■ TEXT UNDER STUDY

Thread: PHJ file leak.
Hello. While looking a patch, I found that PHJ sometimes complains for file leaks if accompanied by LIMIT. Repro is very simple: create table t as (select a, a as b from generate_series(0, 999999) a); analyze t; select t.a from t join t t2 on (t.a = t2.a) limit 1; Once in several (or dozen of) times execution of the last query complains as follows. WARNING: temporary file leak: File 15 still referenced WARNING: temporary file leak: File 17 still referenced This is using PHJ and the leaked file was a shared tuplestore for outer tuples, which was opend by sts_parallel_scan_next() called from ExecParallelHashJoinOuterGetTuple(). It seems to me that ExecHashTableDestroy is forgeting to release shared tuplestore accessors. Please find the attached. regards. -- Kyotaro Horiguchi NTT Open Source Software Center diff --git a/src/backend/executor/nodeHash.c b/src/backend/executor/nodeHash.c index 224cbb32ba..8399683569 100644 --- a/src/backend/executor/nodeHash.c +++ b/src/backend/executor/nodeHash.c @@ -871,6 +871,9 @@ ExecHashTableDestroy(HashJoinTable hashtable) } } + /* Also, free up accessors to shared tuplestores if any */ + ExecParallelHashCloseBatchAccessors(hashtable); + /* Release working memory (batchCxt is a child, so it goes away too) */ MemoryContextDelete(hashtable->hashCxt); @@ -2991,6 +2994,7 @@ ExecParallelHashCloseBatchAccessors(HashJoinTable hashtable) sts_end_parallel_scan(hashtable->batches[i].outer_tuples); } pfree(hashtable->batches); + hashtable->nbatch = 0; hashtable->batches = NULL; }
On Tue, Nov 12, 2019 at 1:24 AM Kyotaro Horiguchi <horikyota.ntt@gmail.com> wrote: > Hello. While looking a patch, I found that PHJ sometimes complains for > file leaks if accompanied by LIMIT. Oops. > Repro is very simple: > > create table t as (select a, a as b from generate_series(0, 999999) a); > analyze t; > select t.a from t join t t2 on (t.a = t2.a) limit 1; > > Once in several (or dozen of) times execution of the last query > complains as follows. > > WARNING: temporary file leak: File 15 still referenced > WARNING: temporary file leak: File 17 still referenced Ack. Reproduced here. > This is using PHJ and the leaked file was a shared tuplestore for > outer tuples, which was opend by sts_parallel_scan_next() called from > ExecParallelHashJoinOuterGetTuple(). It seems to me that > ExecHashTableDestroy is forgeting to release shared tuplestore > accessors. Please find the attached. Thanks for the patch! Yeah, this seems correct, but I'd like to think about it some more before committing. I'm going to be a bit tied up with travel so that might be next week.

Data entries
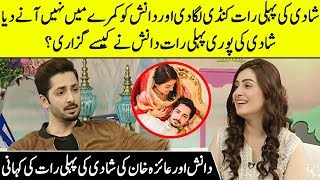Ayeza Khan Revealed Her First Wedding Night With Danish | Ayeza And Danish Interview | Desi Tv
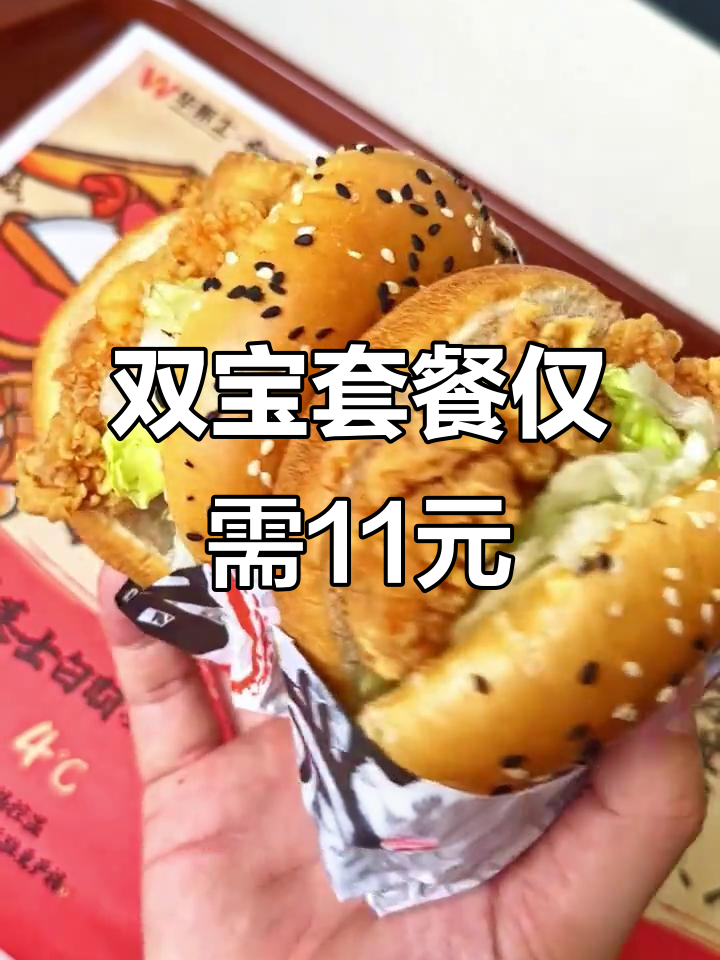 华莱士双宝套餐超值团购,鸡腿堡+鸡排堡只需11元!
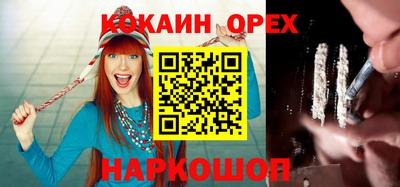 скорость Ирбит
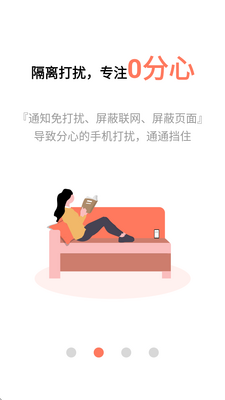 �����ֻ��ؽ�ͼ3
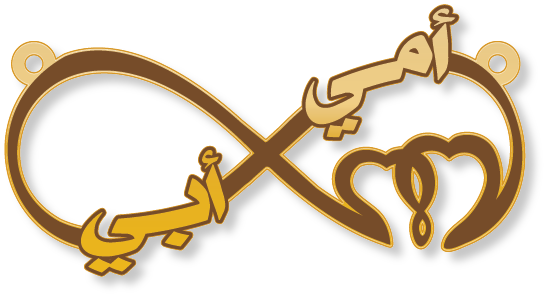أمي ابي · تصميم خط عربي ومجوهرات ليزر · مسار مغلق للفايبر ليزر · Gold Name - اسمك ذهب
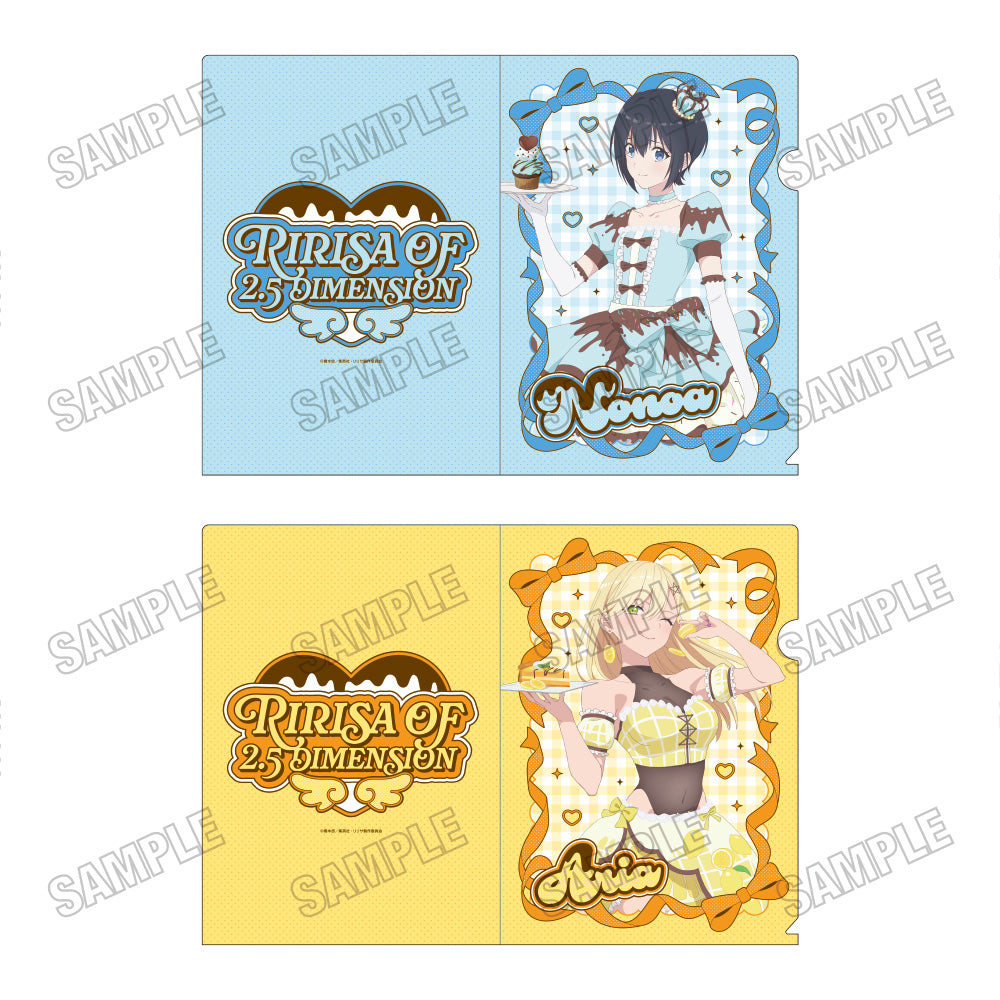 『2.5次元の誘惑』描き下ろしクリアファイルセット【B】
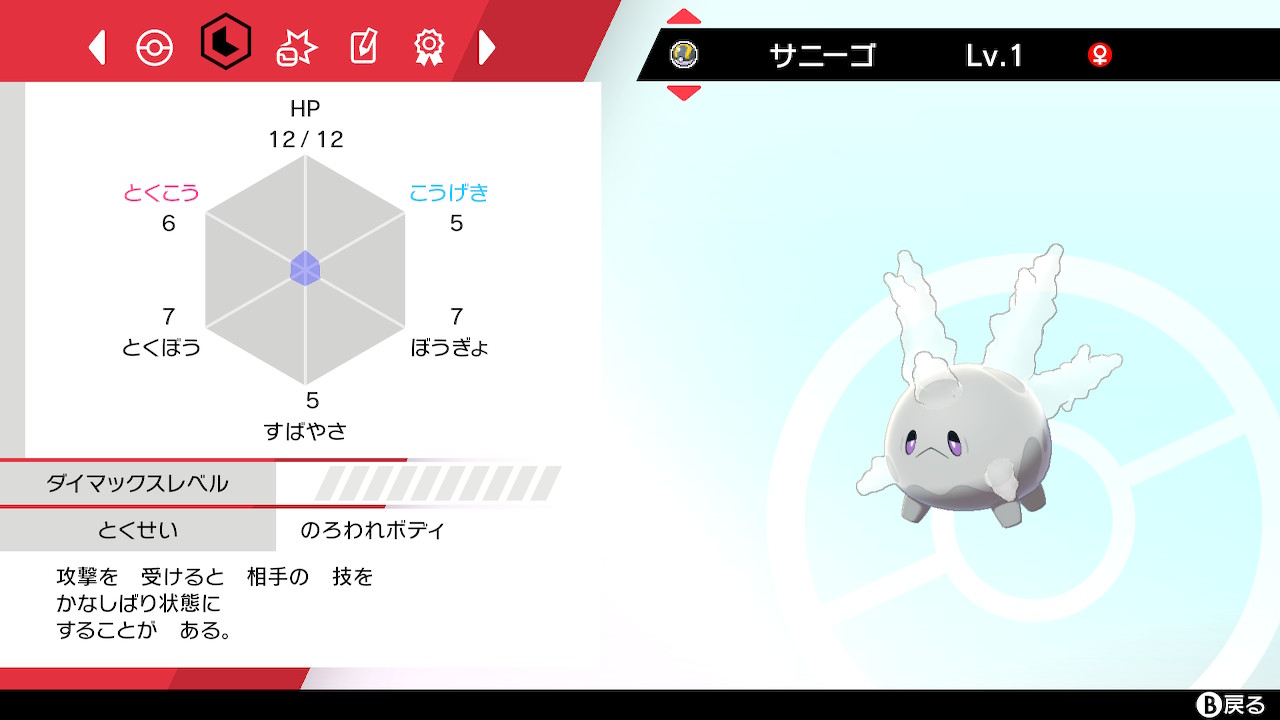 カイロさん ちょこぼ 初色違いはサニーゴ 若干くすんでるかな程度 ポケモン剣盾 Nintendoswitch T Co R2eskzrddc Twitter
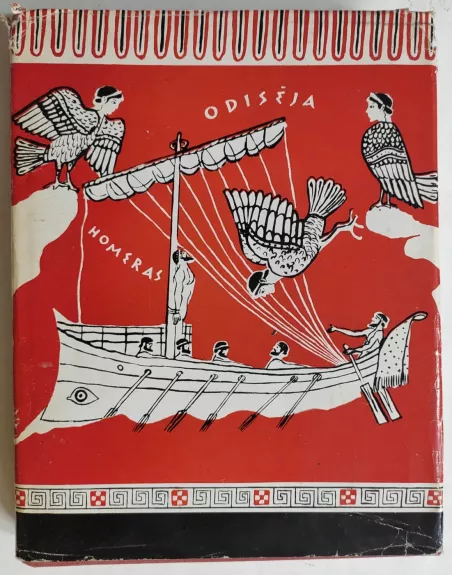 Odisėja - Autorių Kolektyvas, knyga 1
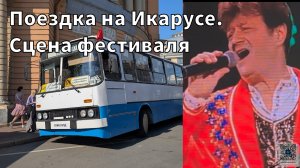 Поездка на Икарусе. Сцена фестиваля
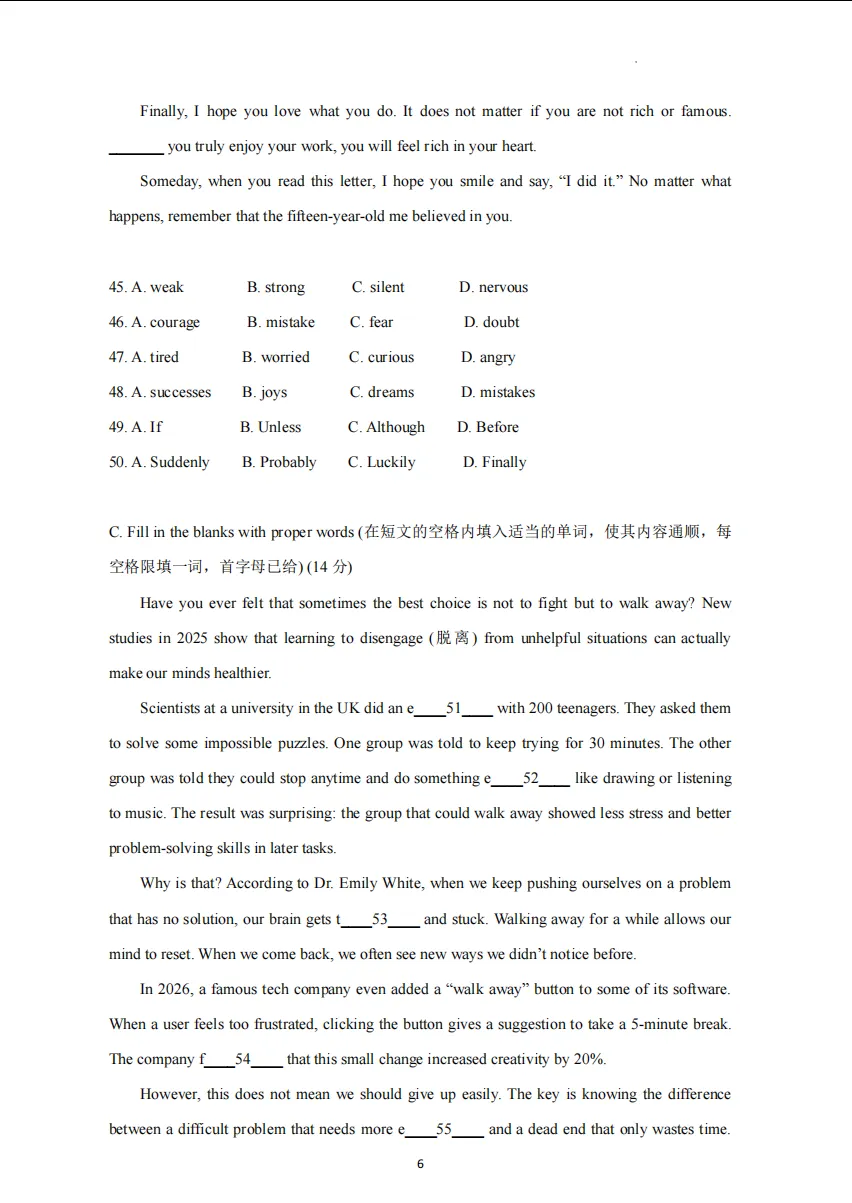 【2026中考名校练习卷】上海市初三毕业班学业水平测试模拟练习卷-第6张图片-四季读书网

■ WHAT IS NEEDED
Answer from the file-leak thread:
1. Which function does the first post say is forgetting to release shared tuplestore accessors?
2. In the attached patch, what value is assigned to hashtable->nbatch?
3. What does the reply say will keep its writer tied up, possibly until next week?

■ WRITTEN SOLUTION
1. ExecHashTableDestroy
2. 0
3. Travel